**WHAT YOU HAVE TO DO**
Please answer these questions from the passage on naming a son:
1. Which two names did Carl favor?
2. How long after the first contraction was the boy born?
3. Which nickname for Kristopher is used most commonly?

For a boy, I knew I wanted a name that was traditional, solid, and decidedly masculine. Call me conservative, but I want people to know my boy is a boy and my girl is a girl based solely on name.
Carl leaned towards “strong” names, with favorites like “Slade” and “Gunner”, so as you can imagine he was very little help aside from his veto vote on a couple of my favorites.
I kind of thought I would decide after a long labor what the name would be, leveraging the blood, sweat, and tears of labor against Carl to let him grant me my wish for any name I desired. Two short hours after my first contraction, out came the little boy I expected, and I had had no time to think about names, let alone acquire leveraging power.
Kristopher he became.
After more than a year, I think I’m ok with Kristopher. He also answers to Mister Kristopher, Kristopher Columbus, Kristopher Robin, and, most commonly, K-Fer (in the tradition of Brittney’s baby daddy K-Fed) and just Kafe.
Oddly enough, we never call him Kris, which I had totally expected we would. It just doesn’t suit his rough-and-tumble, burly little personality. Maybe he’ll grow into it.

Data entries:
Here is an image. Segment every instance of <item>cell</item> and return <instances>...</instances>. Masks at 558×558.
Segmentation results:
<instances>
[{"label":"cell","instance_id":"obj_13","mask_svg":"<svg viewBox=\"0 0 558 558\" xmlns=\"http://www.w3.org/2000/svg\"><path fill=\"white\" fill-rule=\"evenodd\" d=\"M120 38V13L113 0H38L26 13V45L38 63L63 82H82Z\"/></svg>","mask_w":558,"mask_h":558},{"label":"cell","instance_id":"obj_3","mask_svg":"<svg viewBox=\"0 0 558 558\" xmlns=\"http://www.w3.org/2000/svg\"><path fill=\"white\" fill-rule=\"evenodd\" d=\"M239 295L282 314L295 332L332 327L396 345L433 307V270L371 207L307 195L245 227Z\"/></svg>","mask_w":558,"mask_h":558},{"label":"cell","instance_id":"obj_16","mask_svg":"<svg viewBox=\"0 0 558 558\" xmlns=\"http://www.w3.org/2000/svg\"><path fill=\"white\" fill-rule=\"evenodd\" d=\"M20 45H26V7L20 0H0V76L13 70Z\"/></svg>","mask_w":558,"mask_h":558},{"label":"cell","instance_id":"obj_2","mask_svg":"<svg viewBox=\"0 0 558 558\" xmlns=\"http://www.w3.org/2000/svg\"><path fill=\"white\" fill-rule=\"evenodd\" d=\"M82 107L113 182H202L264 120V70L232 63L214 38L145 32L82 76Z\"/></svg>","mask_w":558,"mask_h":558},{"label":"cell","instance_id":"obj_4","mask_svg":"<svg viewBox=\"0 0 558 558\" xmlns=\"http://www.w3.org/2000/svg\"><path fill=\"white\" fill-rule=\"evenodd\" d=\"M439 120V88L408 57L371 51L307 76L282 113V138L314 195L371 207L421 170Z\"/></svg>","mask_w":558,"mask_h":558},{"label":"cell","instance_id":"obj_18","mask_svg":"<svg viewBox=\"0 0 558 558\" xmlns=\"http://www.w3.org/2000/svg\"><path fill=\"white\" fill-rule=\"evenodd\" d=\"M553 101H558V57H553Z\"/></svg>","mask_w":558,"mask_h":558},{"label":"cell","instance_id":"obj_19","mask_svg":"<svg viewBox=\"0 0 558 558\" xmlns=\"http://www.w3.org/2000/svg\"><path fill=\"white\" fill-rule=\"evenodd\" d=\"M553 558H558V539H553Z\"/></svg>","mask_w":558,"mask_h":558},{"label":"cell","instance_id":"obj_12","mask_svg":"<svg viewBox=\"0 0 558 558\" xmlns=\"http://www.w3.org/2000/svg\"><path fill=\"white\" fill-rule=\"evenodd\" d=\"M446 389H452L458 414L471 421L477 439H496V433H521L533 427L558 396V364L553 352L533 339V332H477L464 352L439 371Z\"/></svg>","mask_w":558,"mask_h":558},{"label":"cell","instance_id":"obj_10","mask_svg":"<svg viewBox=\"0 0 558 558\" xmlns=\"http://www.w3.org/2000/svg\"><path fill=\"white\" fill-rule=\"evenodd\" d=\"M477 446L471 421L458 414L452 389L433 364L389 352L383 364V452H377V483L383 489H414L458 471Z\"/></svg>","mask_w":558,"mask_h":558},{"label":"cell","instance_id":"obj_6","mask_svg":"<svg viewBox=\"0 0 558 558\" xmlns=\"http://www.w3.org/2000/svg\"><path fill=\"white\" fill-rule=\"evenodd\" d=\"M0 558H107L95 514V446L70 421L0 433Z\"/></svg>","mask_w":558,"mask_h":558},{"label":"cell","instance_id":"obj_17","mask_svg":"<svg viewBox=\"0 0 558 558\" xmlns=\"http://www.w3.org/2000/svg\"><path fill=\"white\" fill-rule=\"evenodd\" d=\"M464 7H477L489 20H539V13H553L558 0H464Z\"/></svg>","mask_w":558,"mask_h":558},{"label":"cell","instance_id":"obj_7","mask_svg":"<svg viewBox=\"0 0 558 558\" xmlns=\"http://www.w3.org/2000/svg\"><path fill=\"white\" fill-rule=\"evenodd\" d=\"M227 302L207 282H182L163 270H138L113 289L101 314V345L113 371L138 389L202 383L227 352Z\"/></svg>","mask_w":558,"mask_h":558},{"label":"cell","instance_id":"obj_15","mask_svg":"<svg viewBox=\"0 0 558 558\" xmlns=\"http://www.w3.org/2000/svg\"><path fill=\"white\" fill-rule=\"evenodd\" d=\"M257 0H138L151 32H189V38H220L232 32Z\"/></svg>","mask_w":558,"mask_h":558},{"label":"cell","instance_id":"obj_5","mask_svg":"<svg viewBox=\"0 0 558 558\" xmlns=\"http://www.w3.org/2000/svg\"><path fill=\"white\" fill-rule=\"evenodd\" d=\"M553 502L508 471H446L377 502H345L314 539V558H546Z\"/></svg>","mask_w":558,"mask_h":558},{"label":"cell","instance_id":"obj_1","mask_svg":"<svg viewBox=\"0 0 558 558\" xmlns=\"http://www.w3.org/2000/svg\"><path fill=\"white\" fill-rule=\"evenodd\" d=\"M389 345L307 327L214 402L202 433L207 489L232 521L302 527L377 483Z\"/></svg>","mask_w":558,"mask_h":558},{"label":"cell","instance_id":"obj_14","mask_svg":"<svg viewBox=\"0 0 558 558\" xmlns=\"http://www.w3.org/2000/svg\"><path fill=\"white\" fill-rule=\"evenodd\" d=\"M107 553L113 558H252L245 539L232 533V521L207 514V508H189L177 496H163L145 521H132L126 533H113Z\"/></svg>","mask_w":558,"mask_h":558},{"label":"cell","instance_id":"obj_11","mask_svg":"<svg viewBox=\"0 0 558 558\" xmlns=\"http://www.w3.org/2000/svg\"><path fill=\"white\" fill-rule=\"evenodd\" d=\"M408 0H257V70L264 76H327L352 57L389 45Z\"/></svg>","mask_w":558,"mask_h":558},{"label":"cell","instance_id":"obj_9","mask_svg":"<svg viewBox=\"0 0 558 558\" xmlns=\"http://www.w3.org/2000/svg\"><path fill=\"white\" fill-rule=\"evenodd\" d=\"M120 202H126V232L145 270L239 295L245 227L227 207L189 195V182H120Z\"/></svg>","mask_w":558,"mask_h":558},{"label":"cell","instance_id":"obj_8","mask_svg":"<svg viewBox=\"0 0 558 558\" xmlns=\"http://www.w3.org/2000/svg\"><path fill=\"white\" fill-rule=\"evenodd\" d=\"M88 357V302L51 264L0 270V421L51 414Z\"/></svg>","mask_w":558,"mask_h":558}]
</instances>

**SOLUTION TO THIS EXERCISE**
1. Slade and Gunner
2. Two short hours
3. K-Fer